Alexander Schaaf

Deploy a NextJS app on a Raspberry Pi using Gitlab CI/CD

I’ve built a small web app using NextJS and wanted a convenient way to deploy it on my Raspberry Pi for use within my local network. I wanted to have a CI/CD pipeline which reacts to me pushing new code to the main branch of my project repository to create a producton build and deploys it locally. Through work I have experience with the GitLab CI/CD pipeline, and I realized that they also offer their GitLab Runner as a stand-alone open-source software that I can run on my RBPi and register as the CI/CD runner on any of my GitLab repositories hosted on GitLab.com.

I’m running Ubuntu Server on my RBPi, so the entire tutorial should be applicable to any device running Ubuntu.

Making the runner work

The first step is to actually install the GitLab runner on the RBPi and register it with out GitLab repository.

Add the official GitLab repository:

curl -L "https://packages.gitlab.com/install/repositories/runner/gitlab-runner/script.deb.sh" | sudo bash

And then install it using

sudo -E apt-get install gitlab-runner

This will automatically install the right version for your device, e.g. the arm64 version for the Raspberry Pi 4.

Then we need to register the GitLab repository with our runner by using the provided registration token of our repository. You can find this one in your repository Settings > CI/CD when expanding the Runners section.

sudo gitlab-runner register -n \
  --url https://gitlab.com/ \
  --registration-token $REGISTRATION_TOKEN \
  --executor shell \
  --description "<runner description>"

This will ask you for an executor. I went with the shell executor. Then make sure to add the GitLab runner to the Docker user group by running sudo usermod -aG docker gitlab-runner.

Then we have to add the GitLab runner to the list of sudoers by opening up the file /etc/sudoers and appending gitlab-runner ALL=(ALL) NOPASSWD: ALL at the end.

Make sure there’s no .bash_logout file present in your home folder or at /home/gitlab-runner/ as this can fail your pipeline.

Setting up Docker and the CI/CD pipeline

Our deployment will be done using Docker. For that we need a Dockerfile at the root of our project. Thankfully, NextJS already provides one here that I just copy-pasted into my project root. Feel free to craft your own though if you want a simpler one.
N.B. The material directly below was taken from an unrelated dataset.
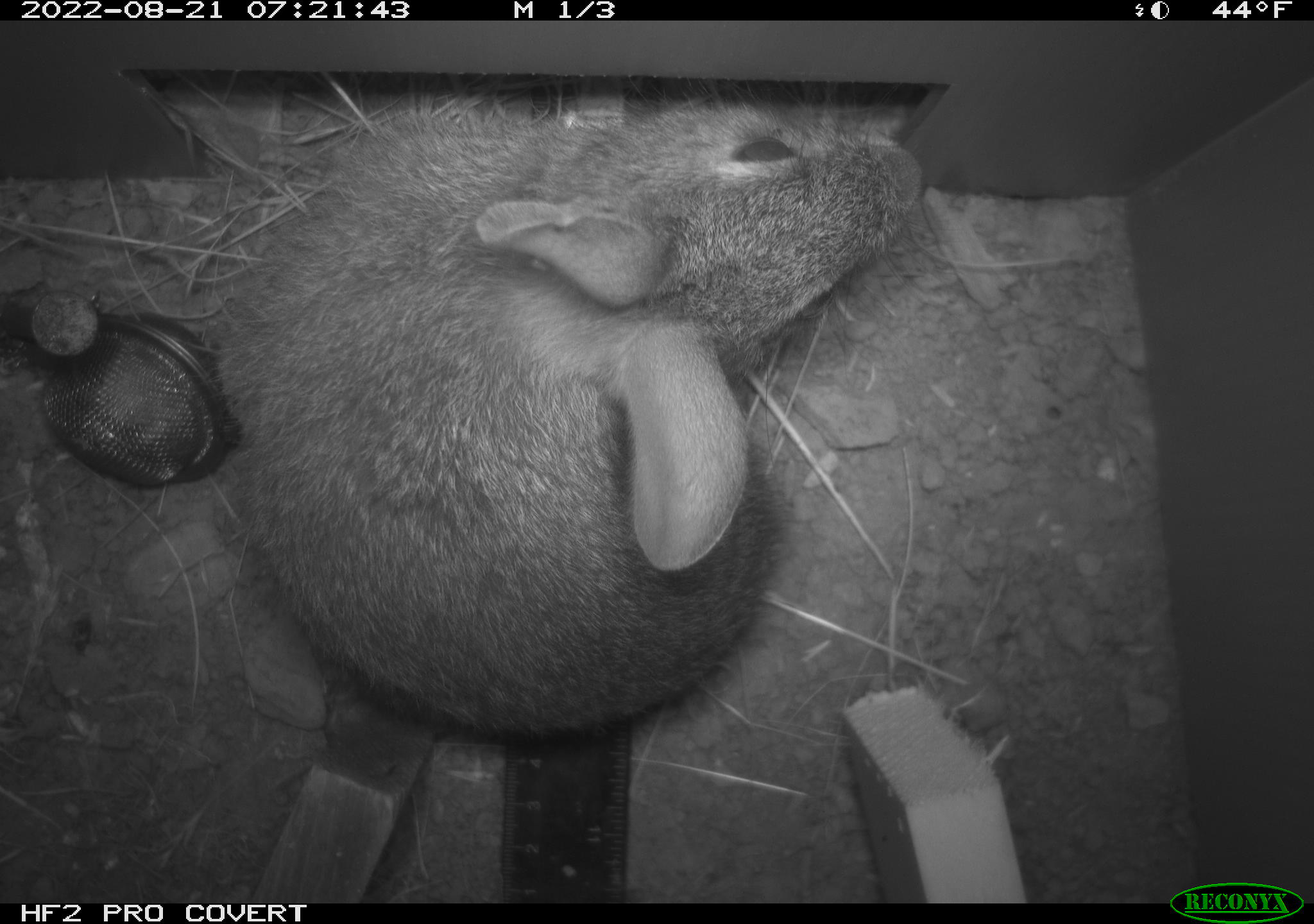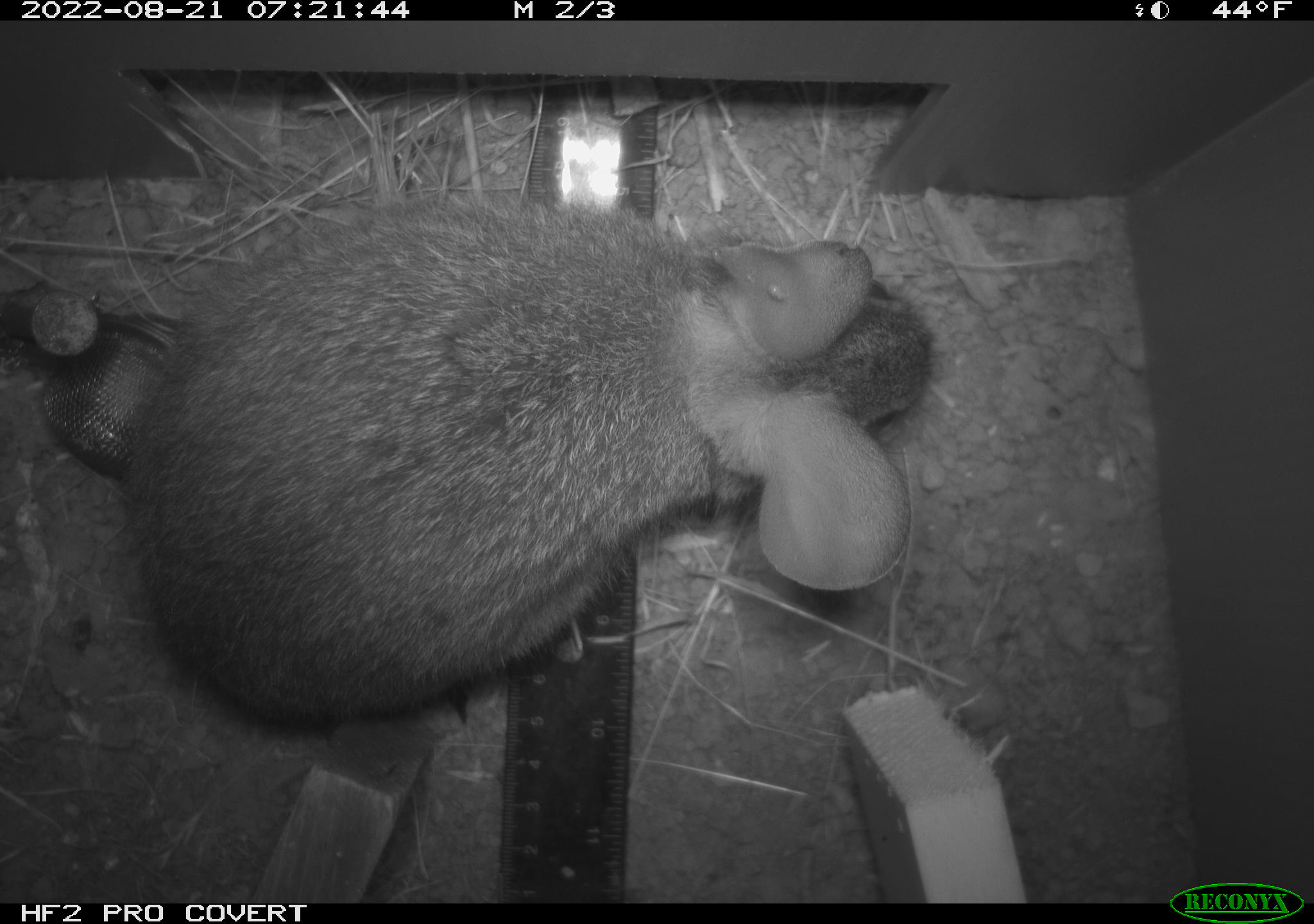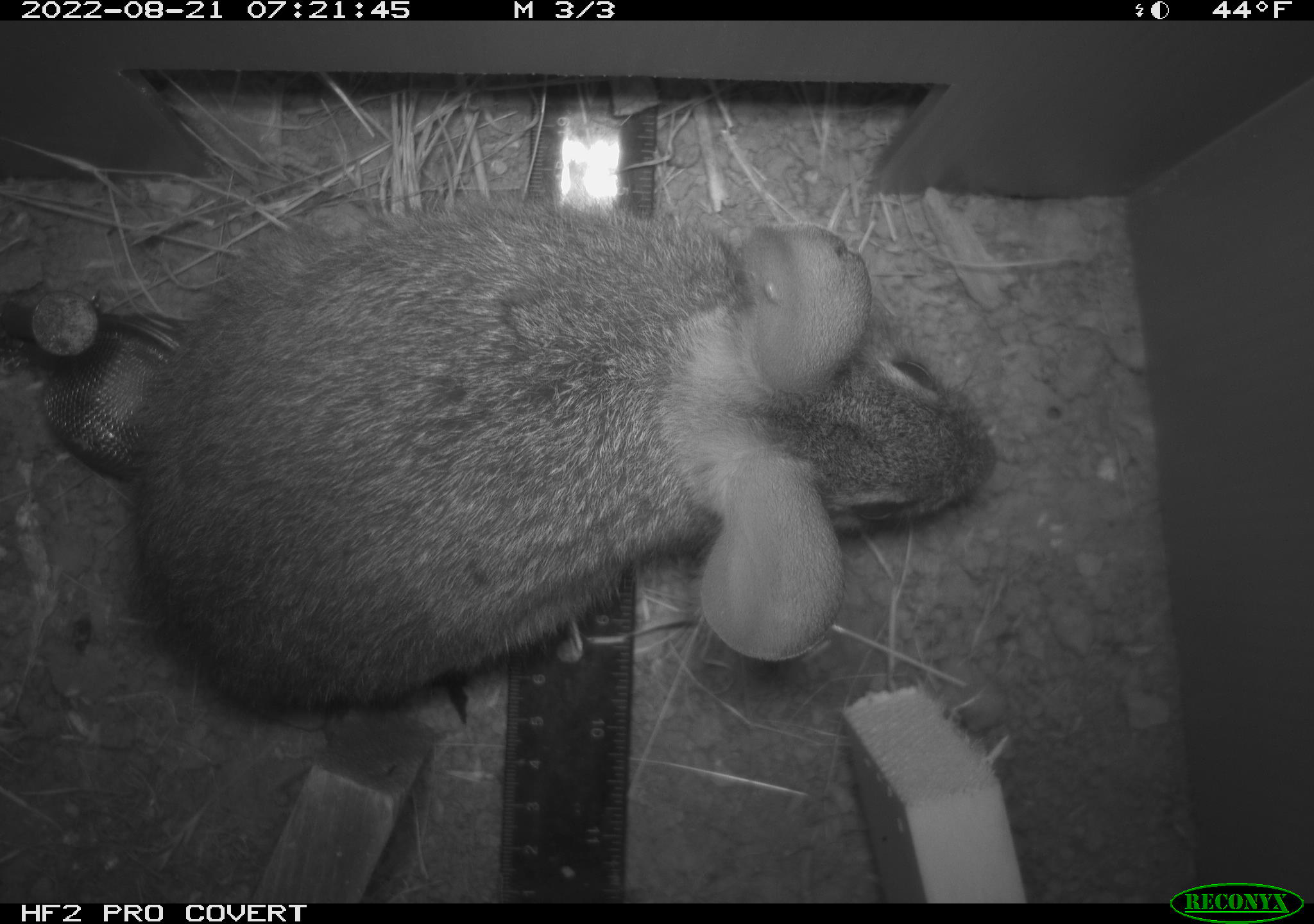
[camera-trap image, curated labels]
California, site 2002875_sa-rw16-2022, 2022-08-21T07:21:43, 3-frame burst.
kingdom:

Next up we create a .gitlab-ci.yml file at the root of our project repository. Now we can define a first stage of our pipeline. Jobs withing a stage will be executed in parallel, while different stages will be run consecutively. Commonly, different stages are used for testing, building and deployment. But for my personal project I’m happy to just go with a combined build & deploy stage.
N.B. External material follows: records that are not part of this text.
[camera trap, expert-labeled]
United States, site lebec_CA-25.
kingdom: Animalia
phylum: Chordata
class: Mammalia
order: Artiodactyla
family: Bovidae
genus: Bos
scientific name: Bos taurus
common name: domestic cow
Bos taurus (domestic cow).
So we specify the deploy stage and add a job called deploy-prod to it. Within the script block we can specify the commands to execute during this job. We need to build our Docker container using docker build . -t <your tag> and then run it using docker run -d -p 3000:3000 --rm --name <your tag> <name>.

The result will look like this:

# .gitlab-ci.yml
image: docker
services:
  - docker:dind
stages:
  - deploy
deploy-prod:
  stage: deploy
  script:
    # build the from the Dockerfile in current folder . and
    # give the resulting image a (-t) tag / name
    - docker build . -t <tag>
    # run docker container in (-d) detached mode and allow it
    # to be (-rm) removed when it exits or the Docker daemon exits
    - docker run -d -p 3000:3000 --rm --name <tag> <running name>

Running the pipeline

Running the pipeline is as simple as pushing new code to the repository on GitLab. Our runner will immediately notice and start running our defined pipeline. Upon success you can access your Next app on http://<raspberrypi IP address>:3000/ within your local network!
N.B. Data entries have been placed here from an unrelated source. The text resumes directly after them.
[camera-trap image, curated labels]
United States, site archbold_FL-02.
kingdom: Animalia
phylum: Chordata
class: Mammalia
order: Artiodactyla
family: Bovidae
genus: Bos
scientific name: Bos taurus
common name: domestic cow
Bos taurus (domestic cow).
But the pipeline will now trigger on every push to the repository no matter to which branch. We can fix that by adding the only keyword to our deploy-prod job, specifying to only run the job on whenever we push to the main branch:

step-deploy-prod:
  # ...
  only:
    - main

This will allow us to happily keep pushing to feature branches without triggering our deployment. Another useful thing might be to set up a separate testing stage with a job that runs our projects test suite and only runs on merge requests: only: - merge_requests.